_Problem requirements_
Every line of the data needs to be returned exactly.

_Materials provided_
BEGIN
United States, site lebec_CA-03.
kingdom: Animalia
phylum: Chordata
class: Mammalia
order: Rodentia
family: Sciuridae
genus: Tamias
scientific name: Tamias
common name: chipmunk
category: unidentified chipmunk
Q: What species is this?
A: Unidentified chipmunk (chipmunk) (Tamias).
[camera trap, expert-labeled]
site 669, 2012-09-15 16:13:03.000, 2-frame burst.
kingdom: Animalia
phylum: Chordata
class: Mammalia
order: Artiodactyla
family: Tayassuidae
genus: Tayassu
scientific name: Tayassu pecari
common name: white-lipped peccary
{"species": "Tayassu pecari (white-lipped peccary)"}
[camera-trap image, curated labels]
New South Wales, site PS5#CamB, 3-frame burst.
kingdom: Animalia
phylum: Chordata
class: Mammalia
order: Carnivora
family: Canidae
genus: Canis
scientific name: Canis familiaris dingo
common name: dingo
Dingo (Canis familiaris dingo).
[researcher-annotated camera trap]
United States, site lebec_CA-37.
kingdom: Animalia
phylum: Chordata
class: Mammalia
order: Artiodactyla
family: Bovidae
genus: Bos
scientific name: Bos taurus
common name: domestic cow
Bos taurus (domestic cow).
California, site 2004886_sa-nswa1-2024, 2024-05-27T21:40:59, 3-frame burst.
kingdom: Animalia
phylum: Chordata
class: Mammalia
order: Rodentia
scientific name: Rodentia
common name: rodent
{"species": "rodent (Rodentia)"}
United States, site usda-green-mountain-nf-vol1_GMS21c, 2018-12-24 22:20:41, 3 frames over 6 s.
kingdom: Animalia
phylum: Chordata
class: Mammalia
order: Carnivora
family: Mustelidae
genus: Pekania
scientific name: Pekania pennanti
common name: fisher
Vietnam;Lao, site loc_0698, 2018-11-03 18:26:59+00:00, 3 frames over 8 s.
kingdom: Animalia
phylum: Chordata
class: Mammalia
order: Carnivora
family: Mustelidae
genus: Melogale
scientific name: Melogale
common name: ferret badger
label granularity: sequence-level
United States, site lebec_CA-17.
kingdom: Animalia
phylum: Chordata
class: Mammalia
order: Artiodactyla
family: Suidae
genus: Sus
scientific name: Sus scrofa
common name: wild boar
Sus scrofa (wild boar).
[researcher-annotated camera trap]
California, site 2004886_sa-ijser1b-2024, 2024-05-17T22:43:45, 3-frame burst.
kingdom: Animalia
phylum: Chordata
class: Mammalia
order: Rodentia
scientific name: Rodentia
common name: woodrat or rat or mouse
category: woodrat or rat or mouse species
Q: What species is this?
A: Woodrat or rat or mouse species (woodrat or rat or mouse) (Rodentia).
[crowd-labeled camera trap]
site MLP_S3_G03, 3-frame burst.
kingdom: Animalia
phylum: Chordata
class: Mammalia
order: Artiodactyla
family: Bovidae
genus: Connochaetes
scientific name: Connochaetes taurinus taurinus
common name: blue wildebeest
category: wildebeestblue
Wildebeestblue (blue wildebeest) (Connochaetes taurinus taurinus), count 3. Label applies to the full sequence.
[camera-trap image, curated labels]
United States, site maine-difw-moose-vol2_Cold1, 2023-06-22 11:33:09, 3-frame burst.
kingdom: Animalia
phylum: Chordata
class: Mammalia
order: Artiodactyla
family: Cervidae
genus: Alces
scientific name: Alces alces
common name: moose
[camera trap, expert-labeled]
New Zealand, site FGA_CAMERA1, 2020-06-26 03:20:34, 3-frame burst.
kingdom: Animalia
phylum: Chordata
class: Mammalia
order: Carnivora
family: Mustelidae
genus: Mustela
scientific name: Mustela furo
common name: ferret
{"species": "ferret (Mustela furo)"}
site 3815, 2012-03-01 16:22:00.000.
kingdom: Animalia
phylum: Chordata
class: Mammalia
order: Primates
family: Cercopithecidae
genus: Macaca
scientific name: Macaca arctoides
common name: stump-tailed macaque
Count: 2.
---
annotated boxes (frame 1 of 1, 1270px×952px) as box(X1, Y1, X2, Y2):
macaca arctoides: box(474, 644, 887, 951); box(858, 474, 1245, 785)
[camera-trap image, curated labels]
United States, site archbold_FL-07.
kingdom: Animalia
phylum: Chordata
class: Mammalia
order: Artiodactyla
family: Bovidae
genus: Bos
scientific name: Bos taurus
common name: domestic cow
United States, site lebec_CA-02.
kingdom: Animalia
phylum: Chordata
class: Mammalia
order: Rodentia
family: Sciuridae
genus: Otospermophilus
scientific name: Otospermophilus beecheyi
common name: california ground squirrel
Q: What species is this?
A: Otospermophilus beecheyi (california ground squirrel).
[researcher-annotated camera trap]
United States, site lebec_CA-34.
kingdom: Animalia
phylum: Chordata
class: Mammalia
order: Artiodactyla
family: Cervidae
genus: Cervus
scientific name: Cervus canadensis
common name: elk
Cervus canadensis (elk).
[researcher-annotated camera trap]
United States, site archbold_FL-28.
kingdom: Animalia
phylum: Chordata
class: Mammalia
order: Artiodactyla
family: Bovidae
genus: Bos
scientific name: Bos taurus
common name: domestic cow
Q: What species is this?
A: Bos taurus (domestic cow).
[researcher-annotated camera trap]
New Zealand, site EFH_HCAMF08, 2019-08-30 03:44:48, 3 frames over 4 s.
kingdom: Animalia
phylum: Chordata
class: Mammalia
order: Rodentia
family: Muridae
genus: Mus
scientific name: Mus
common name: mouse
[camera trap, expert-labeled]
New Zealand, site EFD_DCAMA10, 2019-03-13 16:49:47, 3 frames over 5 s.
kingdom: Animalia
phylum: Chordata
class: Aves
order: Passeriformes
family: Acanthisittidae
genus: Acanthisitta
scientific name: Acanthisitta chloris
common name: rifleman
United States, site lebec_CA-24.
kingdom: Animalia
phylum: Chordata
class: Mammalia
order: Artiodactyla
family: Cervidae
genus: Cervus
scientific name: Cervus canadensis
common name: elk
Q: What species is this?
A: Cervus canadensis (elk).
END
_Response to this exercise_
United States, site lebec_CA-03.
kingdom: Animalia
phylum: Chordata
class: Mammalia
order: Rodentia
family: Sciuridae
genus: Tamias
scientific name: Tamias
common name: chipmunk
category: unidentified chipmunk
Q: What species is this?
A: Unidentified chipmunk (chipmunk) (Tamias).
[camera trap, expert-labeled]
site 669, 2012-09-15 16:13:03.000, 2-frame burst.
kingdom: Animalia
phylum: Chordata
class: Mammalia
order: Artiodactyla
family: Tayassuidae
genus: Tayassu
scientific name: Tayassu pecari
common name: white-lipped peccary
{"species": "Tayassu pecari (white-lipped peccary)"}
[camera-trap image, curated labels]
New South Wales, site PS5#CamB, 3-frame burst.
kingdom: Animalia
phylum: Chordata
class: Mammalia
order: Carnivora
family: Canidae
genus: Canis
scientific name: Canis familiaris dingo
common name: dingo
Dingo (Canis familiaris dingo).
[researcher-annotated camera trap]
United States, site lebec_CA-37.
kingdom: Animalia
phylum: Chordata
class: Mammalia
order: Artiodactyla
family: Bovidae
genus: Bos
scientific name: Bos taurus
common name: domestic cow
Bos taurus (domestic cow).
California, site 2004886_sa-nswa1-2024, 2024-05-27T21:40:59, 3-frame burst.
kingdom: Animalia
phylum: Chordata
class: Mammalia
order: Rodentia
scientific name: Rodentia
common name: rodent
{"species": "rodent (Rodentia)"}
United States, site usda-green-mountain-nf-vol1_GMS21c, 2018-12-24 22:20:41, 3 frames over 6 s.
kingdom: Animalia
phylum: Chordata
class: Mammalia
order: Carnivora
family: Mustelidae
genus: Pekania
scientific name: Pekania pennanti
common name: fisher
Vietnam;Lao, site loc_0698, 2018-11-03 18:26:59+00:00, 3 frames over 8 s.
kingdom: Animalia
phylum: Chordata
class: Mammalia
order: Carnivora
family: Mustelidae
genus: Melogale
scientific name: Melogale
common name: ferret badger
label granularity: sequence-level
United States, site lebec_CA-17.
kingdom: Animalia
phylum: Chordata
class: Mammalia
order: Artiodactyla
family: Suidae
genus: Sus
scientific name: Sus scrofa
common name: wild boar
Sus scrofa (wild boar).
[researcher-annotated camera trap]
California, site 2004886_sa-ijser1b-2024, 2024-05-17T22:43:45, 3-frame burst.
kingdom: Animalia
phylum: Chordata
class: Mammalia
order: Rodentia
scientific name: Rodentia
common name: woodrat or rat or mouse
category: woodrat or rat or mouse species
Q: What species is this?
A: Woodrat or rat or mouse species (woodrat or rat or mouse) (Rodentia).
[crowd-labeled camera trap]
site MLP_S3_G03, 3-frame burst.
kingdom: Animalia
phylum: Chordata
class: Mammalia
order: Artiodactyla
family: Bovidae
genus: Connochaetes
scientific name: Connochaetes taurinus taurinus
common name: blue wildebeest
category: wildebeestblue
Wildebeestblue (blue wildebeest) (Connochaetes taurinus taurinus), count 3. Label applies to the full sequence.
[camera-trap image, curated labels]
United States, site maine-difw-moose-vol2_Cold1, 2023-06-22 11:33:09, 3-frame burst.
kingdom: Animalia
phylum: Chordata
class: Mammalia
order: Artiodactyla
family: Cervidae
genus: Alces
scientific name: Alces alces
common name: moose
[camera trap, expert-labeled]
New Zealand, site FGA_CAMERA1, 2020-06-26 03:20:34, 3-frame burst.
kingdom: Animalia
phylum: Chordata
class: Mammalia
order: Carnivora
family: Mustelidae
genus: Mustela
scientific name: Mustela furo
common name: ferret
{"species": "ferret (Mustela furo)"}
site 3815, 2012-03-01 16:22:00.000.
kingdom: Animalia
phylum: Chordata
class: Mammalia
order: Primates
family: Cercopithecidae
genus: Macaca
scientific name: Macaca arctoides
common name: stump-tailed macaque
Count: 2.
---
annotated boxes (frame 1 of 1, 1270px×952px) as box(X1, Y1, X2, Y2):
macaca arctoides: box(474, 644, 887, 951); box(858, 474, 1245, 785)
[camera-trap image, curated labels]
United States, site archbold_FL-07.
kingdom: Animalia
phylum: Chordata
class: Mammalia
order: Artiodactyla
family: Bovidae
genus: Bos
scientific name: Bos taurus
common name: domestic cow
United States, site lebec_CA-02.
kingdom: Animalia
phylum: Chordata
class: Mammalia
order: Rodentia
family: Sciuridae
genus: Otospermophilus
scientific name: Otospermophilus beecheyi
common name: california ground squirrel
Q: What species is this?
A: Otospermophilus beecheyi (california ground squirrel).
[researcher-annotated camera trap]
United States, site lebec_CA-34.
kingdom: Animalia
phylum: Chordata
class: Mammalia
order: Artiodactyla
family: Cervidae
genus: Cervus
scientific name: Cervus canadensis
common name: elk
Cervus canadensis (elk).
[researcher-annotated camera trap]
United States, site archbold_FL-28.
kingdom: Animalia
phylum: Chordata
class: Mammalia
order: Artiodactyla
family: Bovidae
genus: Bos
scientific name: Bos taurus
common name: domestic cow
Q: What species is this?
A: Bos taurus (domestic cow).
[researcher-annotated camera trap]
New Zealand, site EFH_HCAMF08, 2019-08-30 03:44:48, 3 frames over 4 s.
kingdom: Animalia
phylum: Chordata
class: Mammalia
order: Rodentia
family: Muridae
genus: Mus
scientific name: Mus
common name: mouse
[camera trap, expert-labeled]
New Zealand, site EFD_DCAMA10, 2019-03-13 16:49:47, 3 frames over 5 s.
kingdom: Animalia
phylum: Chordata
class: Aves
order: Passeriformes
family: Acanthisittidae
genus: Acanthisitta
scientific name: Acanthisitta chloris
common name: rifleman
United States, site lebec_CA-24.
kingdom: Animalia
phylum: Chordata
class: Mammalia
order: Artiodactyla
family: Cervidae
genus: Cervus
scientific name: Cervus canadensis
common name: elk
Q: What species is this?
A: Cervus canadensis (elk).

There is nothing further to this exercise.